*ЧТО СДЕЛАТЬ:*
(1) Какие группы заключённых, согласно отрывку о тюремной камере, держатся особняком от остальных?
(2) Перескажите короче абзац отрывка о тюремной камере, начинающийся словами «На "воле" советская власть», сохранив его главные мысли.

*ПРЕДОСТАВЛЕННЫЙ ОТРЫВОК:*
Язык, на котором говорят в камере, лишь отдаленно напоминает русский. Он состоит из смеси двух жаргонов: советского и уголовного, щедро пересыпанных многоэтажной руганью, с обязательным упоминанием чужих матерей…

На "воле" советская власть усиленно пропагандирует коллективизм и душит индивидуализм. В тюрьме энкаведисты жестоко преследуют всякое проявление коллективизма и усиленно насаждают индивидуализм. Что это? Парадокс? Нет. Для тюремной системы НКВД это вполне естественно и необходимо. Самого сильного духовно и физически одиночку сломить легче (за исключением отдельных случаев), чем даже небольшую, но дружную группу арестованных, состоящих из людей средних по силам духовным и физическим.

Поэтому заключенным внушается и следователями и надзирателями:

— Каждый из вас может говорить или просить только от своего имени. За попытку коллективных действий — карцер.

Старосте энкаведисты постоянно повторяют:

— Вы обязаны следить в камере за порядком, под» считывать людей перед поверкой, распределять пайки и места для спанья. О непорядках доносить нам и никаких коллективных действий среди заключенных не допускать.

Общая подследственная, при широко развитом в ней эгоистическом индивидуализме, все же иногда действует сообща, вопреки всем наставлениям энкаведистов. Это бывает, если в каком-либо внутрикамерном вопросе заинтересованы вся камера и каждый заключенный в отдельности. К подобным вопросам относятся связь с Другими камерами, хранение запрещенных в тюрьме предметов, развлечение заключенных устными рассказами и т. д. Однако и здесь не обходится без "стукачей". Они доносят следователям обо всем, что делается в камере.

Особняком от остальных заключенных держатся колхозники, евреи и уголовники. У них есть кое-какая сплоченность, взаимопомощь и товарищеское отношение друг к другу. От этого каждый член их групп только выигрывает.

*Данные, извлечённые из коллекции:*
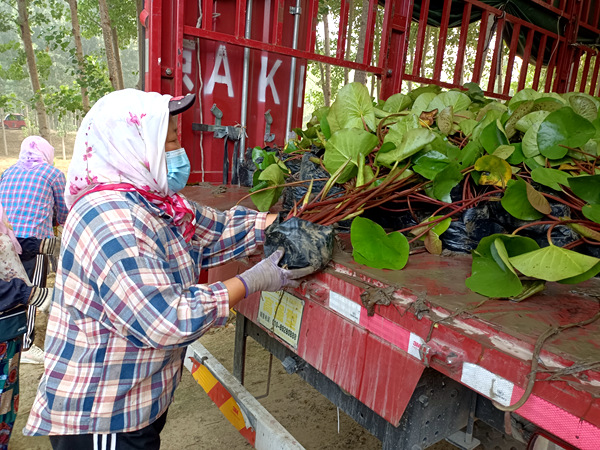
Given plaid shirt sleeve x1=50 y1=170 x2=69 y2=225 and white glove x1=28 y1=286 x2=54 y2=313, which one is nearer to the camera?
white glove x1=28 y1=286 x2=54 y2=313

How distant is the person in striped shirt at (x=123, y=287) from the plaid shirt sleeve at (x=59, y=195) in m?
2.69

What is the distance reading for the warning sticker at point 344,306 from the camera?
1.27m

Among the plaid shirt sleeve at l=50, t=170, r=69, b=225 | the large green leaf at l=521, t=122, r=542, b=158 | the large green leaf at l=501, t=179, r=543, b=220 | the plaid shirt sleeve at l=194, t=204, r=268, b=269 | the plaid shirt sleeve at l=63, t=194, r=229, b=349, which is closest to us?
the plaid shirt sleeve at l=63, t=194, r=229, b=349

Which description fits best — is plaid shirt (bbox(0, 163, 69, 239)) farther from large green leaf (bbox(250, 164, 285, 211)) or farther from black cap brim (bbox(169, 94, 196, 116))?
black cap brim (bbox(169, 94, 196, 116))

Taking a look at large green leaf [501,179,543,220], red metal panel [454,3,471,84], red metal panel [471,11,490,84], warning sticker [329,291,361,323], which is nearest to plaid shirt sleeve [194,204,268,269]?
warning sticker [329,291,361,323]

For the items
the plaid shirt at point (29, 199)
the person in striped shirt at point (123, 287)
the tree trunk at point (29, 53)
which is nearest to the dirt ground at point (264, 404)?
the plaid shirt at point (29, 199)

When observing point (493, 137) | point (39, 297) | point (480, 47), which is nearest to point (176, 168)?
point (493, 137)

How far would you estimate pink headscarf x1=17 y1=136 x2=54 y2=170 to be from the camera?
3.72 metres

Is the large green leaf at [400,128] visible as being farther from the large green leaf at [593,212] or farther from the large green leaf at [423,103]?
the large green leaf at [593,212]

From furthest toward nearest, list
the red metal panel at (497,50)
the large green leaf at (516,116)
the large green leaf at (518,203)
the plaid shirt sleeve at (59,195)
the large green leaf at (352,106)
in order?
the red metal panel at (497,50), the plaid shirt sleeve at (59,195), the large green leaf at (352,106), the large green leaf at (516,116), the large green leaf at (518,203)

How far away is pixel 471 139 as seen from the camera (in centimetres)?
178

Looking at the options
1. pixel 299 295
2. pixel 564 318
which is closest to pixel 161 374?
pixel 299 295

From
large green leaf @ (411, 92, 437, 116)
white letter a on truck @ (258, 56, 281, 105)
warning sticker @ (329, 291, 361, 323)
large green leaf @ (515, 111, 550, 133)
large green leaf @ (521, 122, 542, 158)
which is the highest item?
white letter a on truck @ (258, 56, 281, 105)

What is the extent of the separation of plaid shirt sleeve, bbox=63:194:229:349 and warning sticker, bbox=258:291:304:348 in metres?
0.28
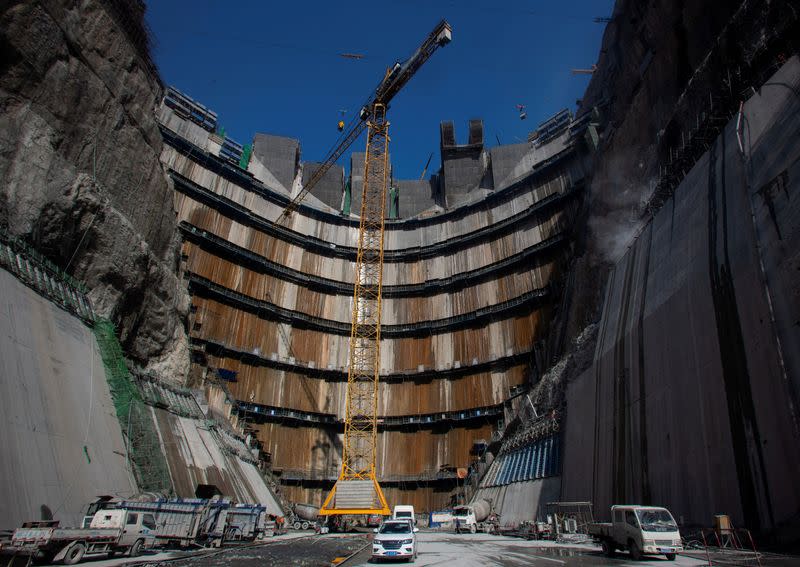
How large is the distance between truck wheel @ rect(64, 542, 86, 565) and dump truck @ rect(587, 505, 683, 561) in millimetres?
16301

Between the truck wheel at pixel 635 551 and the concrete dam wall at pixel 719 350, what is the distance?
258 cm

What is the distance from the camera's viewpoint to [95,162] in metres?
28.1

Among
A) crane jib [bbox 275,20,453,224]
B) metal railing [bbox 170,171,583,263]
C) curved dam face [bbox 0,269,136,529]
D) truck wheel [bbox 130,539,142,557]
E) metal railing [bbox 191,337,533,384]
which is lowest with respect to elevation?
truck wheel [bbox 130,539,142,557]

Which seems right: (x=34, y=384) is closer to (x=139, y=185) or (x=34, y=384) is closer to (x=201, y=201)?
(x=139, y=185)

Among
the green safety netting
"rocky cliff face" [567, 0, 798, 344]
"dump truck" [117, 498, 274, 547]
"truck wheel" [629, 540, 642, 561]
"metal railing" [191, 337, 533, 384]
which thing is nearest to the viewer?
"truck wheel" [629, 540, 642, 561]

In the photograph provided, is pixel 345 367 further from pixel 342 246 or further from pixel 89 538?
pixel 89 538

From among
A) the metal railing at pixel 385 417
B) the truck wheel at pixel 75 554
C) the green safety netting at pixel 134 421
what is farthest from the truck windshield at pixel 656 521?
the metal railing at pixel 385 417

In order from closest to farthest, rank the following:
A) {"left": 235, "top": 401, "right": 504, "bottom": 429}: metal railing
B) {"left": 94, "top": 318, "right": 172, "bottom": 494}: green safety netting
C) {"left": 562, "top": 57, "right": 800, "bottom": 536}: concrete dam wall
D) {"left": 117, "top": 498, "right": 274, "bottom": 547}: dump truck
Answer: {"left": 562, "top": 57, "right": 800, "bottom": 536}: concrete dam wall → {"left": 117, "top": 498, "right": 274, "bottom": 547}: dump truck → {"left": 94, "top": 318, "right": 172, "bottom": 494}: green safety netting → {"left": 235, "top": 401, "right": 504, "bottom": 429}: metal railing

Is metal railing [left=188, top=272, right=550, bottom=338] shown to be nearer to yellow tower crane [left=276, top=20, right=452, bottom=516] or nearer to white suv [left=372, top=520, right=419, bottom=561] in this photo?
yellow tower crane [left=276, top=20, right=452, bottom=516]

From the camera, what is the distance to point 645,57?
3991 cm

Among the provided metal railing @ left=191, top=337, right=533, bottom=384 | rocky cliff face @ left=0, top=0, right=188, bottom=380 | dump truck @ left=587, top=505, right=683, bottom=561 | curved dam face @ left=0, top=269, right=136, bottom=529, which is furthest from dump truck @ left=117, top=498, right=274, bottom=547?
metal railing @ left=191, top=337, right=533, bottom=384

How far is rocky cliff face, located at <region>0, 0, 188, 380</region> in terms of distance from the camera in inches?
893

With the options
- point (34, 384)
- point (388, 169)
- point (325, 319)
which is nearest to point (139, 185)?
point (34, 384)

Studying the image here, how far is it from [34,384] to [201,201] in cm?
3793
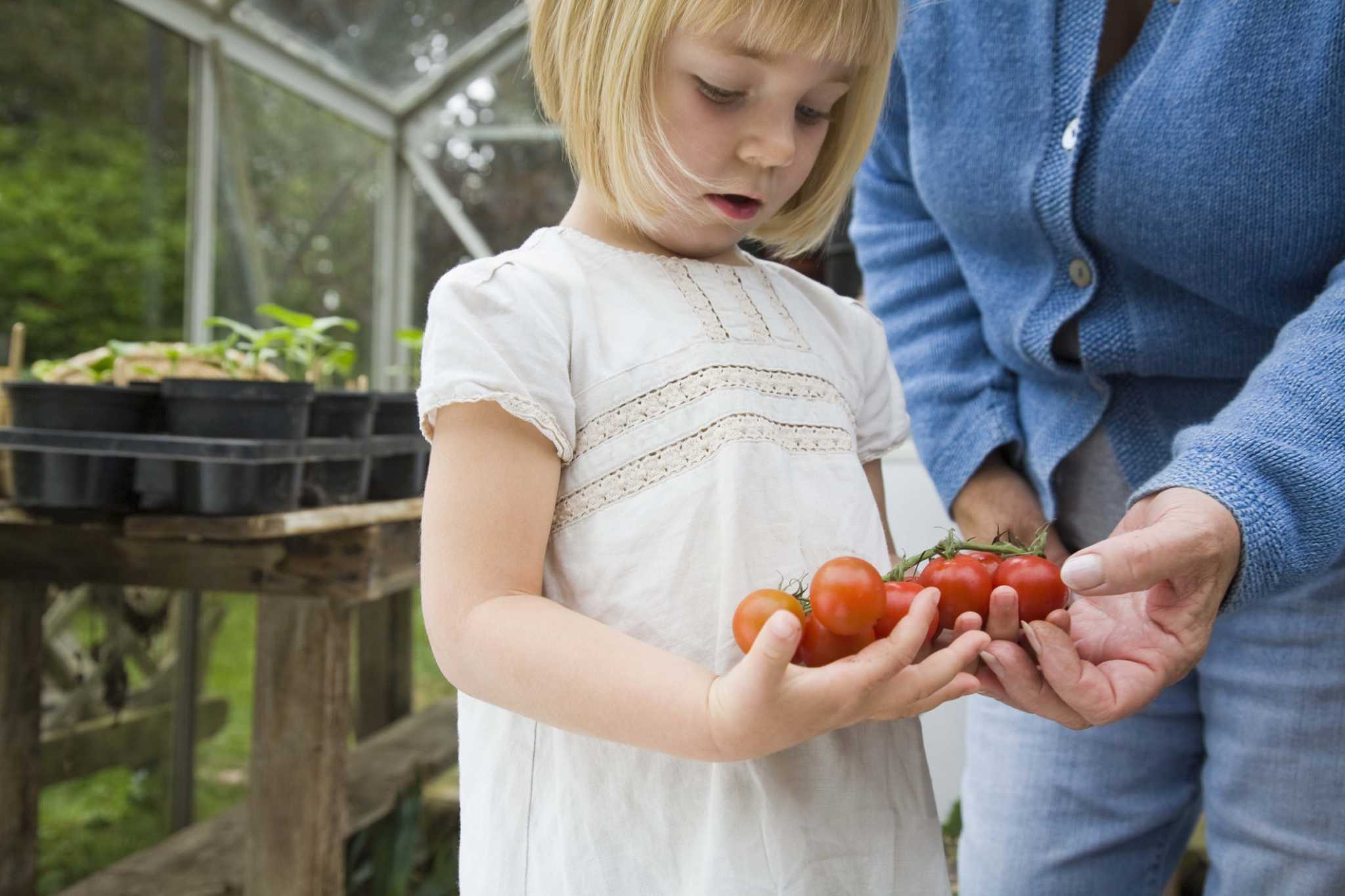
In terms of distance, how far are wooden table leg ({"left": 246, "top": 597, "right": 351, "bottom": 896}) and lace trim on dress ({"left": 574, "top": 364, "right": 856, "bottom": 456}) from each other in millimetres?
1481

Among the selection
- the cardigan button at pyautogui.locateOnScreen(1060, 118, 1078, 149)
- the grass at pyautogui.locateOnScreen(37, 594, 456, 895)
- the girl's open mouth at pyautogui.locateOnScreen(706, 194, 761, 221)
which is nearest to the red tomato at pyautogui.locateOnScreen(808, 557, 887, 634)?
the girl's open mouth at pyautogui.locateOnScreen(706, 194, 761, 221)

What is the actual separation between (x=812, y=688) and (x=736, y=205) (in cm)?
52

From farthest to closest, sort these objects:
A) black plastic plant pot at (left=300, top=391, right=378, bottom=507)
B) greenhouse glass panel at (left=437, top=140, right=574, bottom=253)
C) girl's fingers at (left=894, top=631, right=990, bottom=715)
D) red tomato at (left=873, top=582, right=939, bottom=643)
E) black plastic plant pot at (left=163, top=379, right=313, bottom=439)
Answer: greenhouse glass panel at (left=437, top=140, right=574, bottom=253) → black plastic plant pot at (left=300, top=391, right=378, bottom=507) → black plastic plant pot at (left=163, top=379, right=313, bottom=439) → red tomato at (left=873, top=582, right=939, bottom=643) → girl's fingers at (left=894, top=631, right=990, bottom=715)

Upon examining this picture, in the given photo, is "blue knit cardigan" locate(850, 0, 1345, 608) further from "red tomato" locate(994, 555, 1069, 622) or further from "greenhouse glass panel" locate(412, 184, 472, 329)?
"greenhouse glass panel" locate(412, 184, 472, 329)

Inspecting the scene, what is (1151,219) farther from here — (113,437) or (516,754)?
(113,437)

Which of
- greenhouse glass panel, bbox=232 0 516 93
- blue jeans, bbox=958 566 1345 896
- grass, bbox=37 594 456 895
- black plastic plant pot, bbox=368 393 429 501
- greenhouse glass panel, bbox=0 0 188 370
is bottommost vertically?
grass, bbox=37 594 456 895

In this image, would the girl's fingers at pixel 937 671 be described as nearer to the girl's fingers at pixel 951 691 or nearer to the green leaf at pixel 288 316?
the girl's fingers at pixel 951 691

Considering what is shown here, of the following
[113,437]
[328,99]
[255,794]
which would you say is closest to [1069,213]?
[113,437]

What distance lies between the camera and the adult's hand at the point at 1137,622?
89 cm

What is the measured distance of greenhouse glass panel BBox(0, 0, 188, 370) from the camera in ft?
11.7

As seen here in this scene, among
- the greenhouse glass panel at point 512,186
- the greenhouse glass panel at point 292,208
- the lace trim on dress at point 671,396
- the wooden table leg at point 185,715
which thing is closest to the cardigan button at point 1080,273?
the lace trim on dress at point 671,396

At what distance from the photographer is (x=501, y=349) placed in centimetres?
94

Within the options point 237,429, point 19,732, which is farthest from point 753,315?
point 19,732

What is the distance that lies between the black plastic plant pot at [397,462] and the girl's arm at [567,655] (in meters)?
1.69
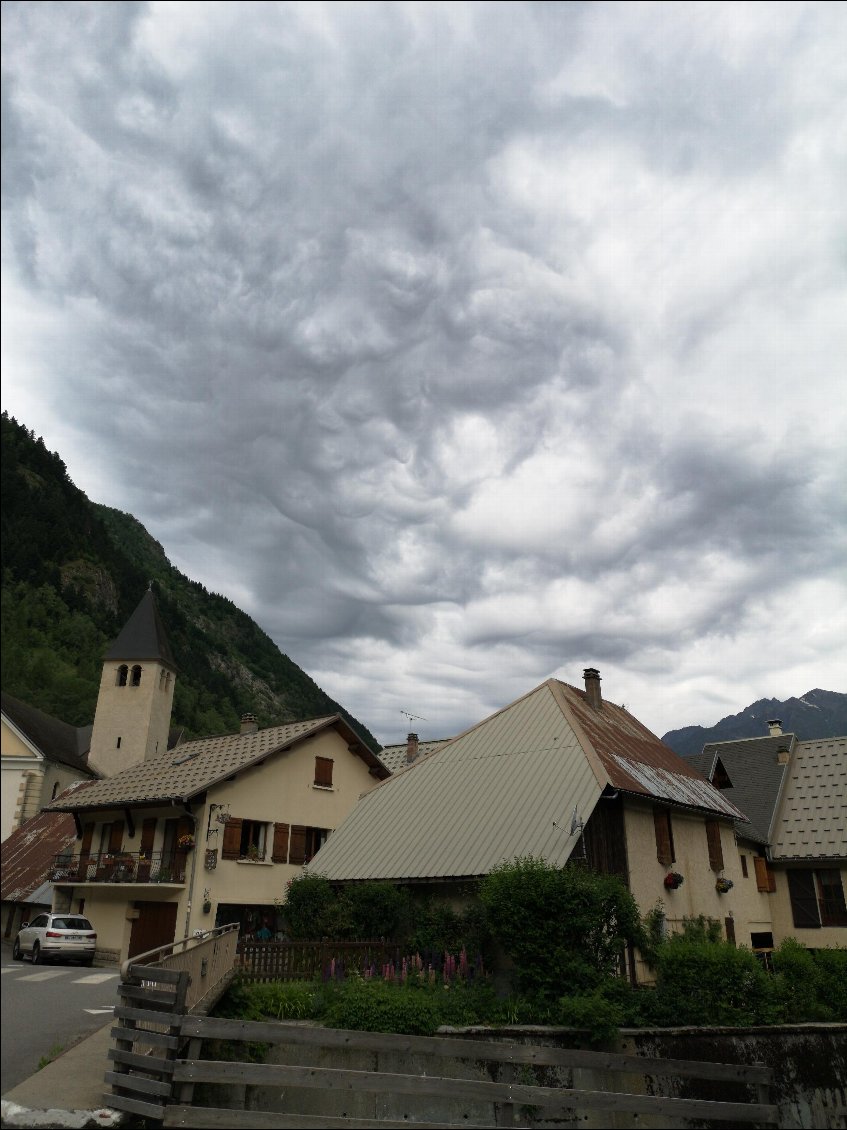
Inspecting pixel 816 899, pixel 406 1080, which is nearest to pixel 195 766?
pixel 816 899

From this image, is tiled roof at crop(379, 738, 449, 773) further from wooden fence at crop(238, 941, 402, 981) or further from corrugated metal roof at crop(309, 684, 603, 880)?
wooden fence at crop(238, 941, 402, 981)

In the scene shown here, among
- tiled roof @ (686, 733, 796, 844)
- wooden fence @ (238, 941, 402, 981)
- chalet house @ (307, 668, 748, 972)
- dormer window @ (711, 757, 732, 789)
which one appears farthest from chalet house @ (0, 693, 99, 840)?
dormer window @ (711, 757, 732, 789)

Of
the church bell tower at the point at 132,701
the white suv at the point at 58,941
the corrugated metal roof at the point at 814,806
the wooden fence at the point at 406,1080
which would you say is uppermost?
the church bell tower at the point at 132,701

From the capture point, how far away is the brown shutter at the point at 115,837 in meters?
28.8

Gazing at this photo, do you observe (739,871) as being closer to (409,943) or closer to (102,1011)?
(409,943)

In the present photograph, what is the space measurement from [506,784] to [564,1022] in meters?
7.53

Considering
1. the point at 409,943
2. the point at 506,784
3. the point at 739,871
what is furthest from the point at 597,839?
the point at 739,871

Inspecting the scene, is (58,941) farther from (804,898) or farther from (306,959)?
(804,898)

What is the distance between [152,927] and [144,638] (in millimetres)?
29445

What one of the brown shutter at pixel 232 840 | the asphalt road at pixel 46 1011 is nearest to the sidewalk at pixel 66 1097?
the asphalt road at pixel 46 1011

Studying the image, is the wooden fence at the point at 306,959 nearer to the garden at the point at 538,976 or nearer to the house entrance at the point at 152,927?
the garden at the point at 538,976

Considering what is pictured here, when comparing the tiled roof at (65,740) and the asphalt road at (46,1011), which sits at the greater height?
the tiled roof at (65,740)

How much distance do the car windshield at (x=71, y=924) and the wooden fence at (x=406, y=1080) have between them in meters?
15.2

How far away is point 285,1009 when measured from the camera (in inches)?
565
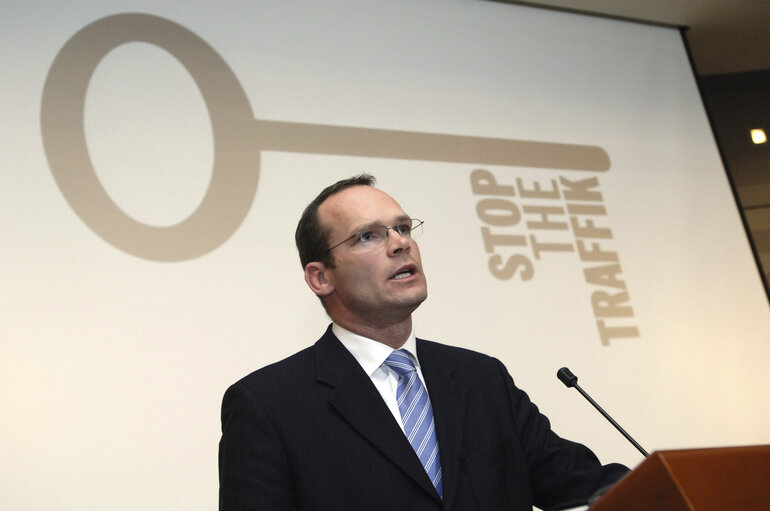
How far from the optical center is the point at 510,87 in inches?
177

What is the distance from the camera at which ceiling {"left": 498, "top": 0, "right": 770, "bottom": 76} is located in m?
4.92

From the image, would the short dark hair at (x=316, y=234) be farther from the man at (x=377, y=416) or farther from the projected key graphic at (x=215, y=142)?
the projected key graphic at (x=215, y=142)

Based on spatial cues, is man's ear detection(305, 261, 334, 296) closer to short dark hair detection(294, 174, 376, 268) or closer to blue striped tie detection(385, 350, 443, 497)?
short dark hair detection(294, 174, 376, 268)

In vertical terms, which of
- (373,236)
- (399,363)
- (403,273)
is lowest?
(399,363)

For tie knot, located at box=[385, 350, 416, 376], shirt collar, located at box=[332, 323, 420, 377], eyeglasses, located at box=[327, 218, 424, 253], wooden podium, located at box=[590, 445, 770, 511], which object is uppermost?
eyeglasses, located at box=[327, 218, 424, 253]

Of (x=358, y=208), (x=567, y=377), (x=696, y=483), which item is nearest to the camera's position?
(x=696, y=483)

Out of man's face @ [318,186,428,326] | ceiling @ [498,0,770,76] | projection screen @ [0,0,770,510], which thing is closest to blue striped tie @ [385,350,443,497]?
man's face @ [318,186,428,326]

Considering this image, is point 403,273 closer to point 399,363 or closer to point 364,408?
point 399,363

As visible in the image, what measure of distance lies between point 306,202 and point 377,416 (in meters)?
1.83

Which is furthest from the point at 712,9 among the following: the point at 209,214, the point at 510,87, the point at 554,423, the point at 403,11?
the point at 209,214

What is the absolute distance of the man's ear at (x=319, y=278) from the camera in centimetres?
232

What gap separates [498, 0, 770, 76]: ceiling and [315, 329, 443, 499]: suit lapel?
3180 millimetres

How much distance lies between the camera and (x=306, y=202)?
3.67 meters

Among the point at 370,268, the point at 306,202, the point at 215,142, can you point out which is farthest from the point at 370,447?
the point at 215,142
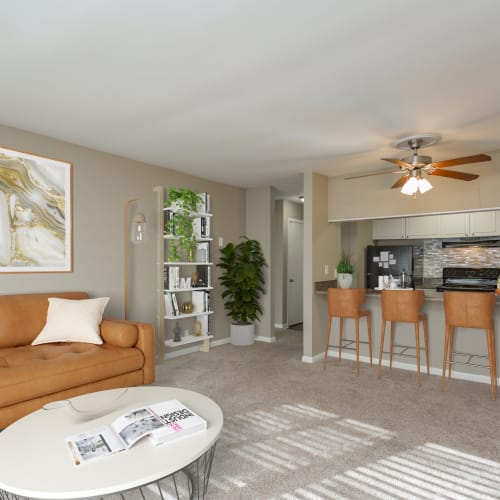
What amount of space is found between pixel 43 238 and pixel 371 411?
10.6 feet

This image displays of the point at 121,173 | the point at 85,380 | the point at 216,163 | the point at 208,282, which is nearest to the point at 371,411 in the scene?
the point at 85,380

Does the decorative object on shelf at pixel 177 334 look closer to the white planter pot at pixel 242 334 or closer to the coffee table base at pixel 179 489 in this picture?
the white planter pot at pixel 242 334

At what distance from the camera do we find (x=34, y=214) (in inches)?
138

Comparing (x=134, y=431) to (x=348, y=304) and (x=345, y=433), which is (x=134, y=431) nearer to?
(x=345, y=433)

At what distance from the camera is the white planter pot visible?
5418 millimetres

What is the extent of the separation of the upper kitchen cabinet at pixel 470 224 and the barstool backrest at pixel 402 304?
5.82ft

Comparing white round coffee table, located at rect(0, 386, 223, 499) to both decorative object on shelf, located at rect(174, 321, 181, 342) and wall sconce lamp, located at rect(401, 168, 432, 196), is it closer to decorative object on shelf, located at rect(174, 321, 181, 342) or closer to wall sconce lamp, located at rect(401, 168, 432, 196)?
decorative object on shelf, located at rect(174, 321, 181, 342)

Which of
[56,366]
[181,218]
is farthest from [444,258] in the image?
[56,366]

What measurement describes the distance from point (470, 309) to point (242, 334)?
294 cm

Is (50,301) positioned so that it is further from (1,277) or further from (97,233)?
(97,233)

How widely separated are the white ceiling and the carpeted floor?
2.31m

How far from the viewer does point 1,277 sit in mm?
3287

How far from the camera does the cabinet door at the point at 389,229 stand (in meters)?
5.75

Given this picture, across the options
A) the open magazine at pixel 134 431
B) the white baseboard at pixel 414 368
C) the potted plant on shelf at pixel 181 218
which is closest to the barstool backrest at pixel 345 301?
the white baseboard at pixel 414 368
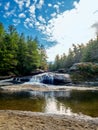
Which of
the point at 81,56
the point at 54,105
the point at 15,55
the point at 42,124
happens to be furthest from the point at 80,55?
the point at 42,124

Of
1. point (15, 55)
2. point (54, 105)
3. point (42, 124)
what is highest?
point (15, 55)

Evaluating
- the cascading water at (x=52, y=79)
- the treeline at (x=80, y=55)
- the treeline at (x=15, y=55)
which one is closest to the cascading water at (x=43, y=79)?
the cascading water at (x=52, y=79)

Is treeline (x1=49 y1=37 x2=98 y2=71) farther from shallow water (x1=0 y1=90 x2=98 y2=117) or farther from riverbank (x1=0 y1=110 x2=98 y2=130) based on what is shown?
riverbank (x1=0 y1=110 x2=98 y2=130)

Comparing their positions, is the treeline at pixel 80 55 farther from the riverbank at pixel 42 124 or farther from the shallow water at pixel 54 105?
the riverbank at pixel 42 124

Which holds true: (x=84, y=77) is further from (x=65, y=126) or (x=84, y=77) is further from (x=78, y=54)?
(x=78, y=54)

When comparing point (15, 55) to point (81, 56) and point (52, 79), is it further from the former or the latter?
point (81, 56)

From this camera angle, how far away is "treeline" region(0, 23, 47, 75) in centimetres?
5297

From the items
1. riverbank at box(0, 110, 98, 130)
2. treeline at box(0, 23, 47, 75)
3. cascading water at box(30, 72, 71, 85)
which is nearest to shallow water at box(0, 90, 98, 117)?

*СПИСОК ОТВЕТОВ:*
(1) Колхозники, евреи и уголовники.

(2) На воле советская власть насаждает коллективизм и подавляет индивидуализм. В тюрьме НКВД, наоборот, жестоко преследует коллективизм и поощряет индивидуализм. Это не парадокс, а необходимость для тюремной системы: даже самого сильного одиночку, за редкими исключениями, сломить легче, чем небольшую, но дружную группу арестованных средних сил.